Так в «Страхе и трепете» постепенно обозначаются очертания области религиозного и устанавливаются свойства Религиозного Сознания в его отличиях от Этического Сознания. Как мы и говорили, здесь оставлен полностью в стороне аспект Пути: фундаментальный вопрос – Но как же обрести такую веру, как у Авраама? – не поднимается. Но Телос, феномен веры, охарактеризован отчетливо. Вера Авраама – камень, на котором можно строить любые сценарии Пути.

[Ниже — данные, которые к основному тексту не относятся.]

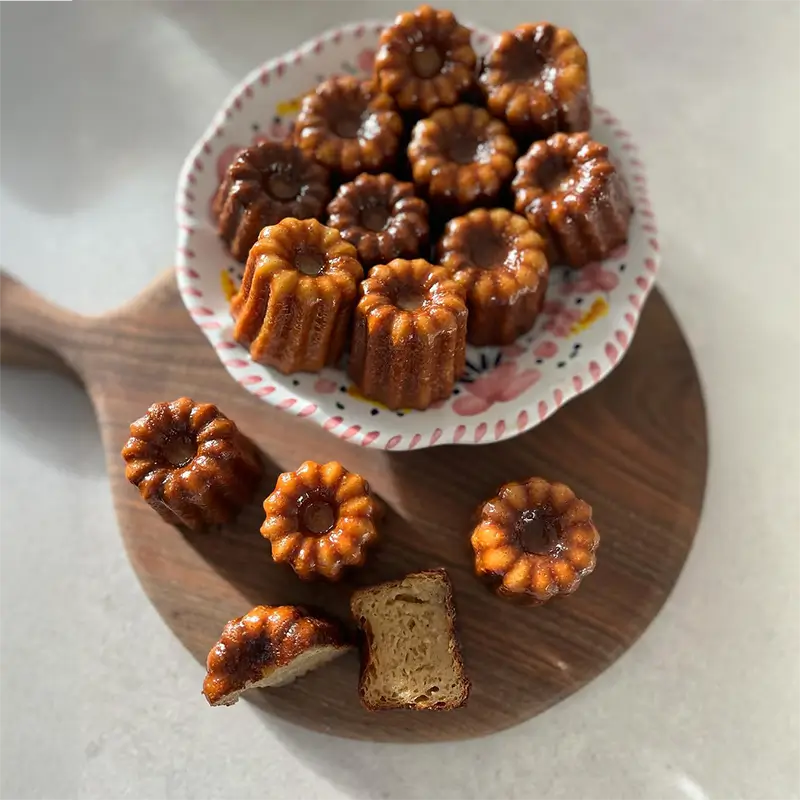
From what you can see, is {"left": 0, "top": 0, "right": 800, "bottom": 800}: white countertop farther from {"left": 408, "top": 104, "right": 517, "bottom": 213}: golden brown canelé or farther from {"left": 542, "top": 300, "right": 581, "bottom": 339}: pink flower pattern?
{"left": 408, "top": 104, "right": 517, "bottom": 213}: golden brown canelé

Что же до философских задач строительства нового дискурса, то лирический жанр не толкает к ним. Тем не менее, «Страх и трепет» все же вносит в это строительство свой вклад: в фонд экзистенциального дискурса следует отнести, прежде всего, концепт единичного, которое ставится выше всеобщего. Эта трактовка единичного в дальнейшем прочно войдет в зрелый экзистенциальный дискурс, и стоит сказать, что именно в ней сам Кьеркегор видел свою главную философскую заслугу, сделав в 1847 г. запись в Дневнике: «Если вообще за мной утвердится какое-либо историческое значение, то, безусловно, в связи с категорией Единицы».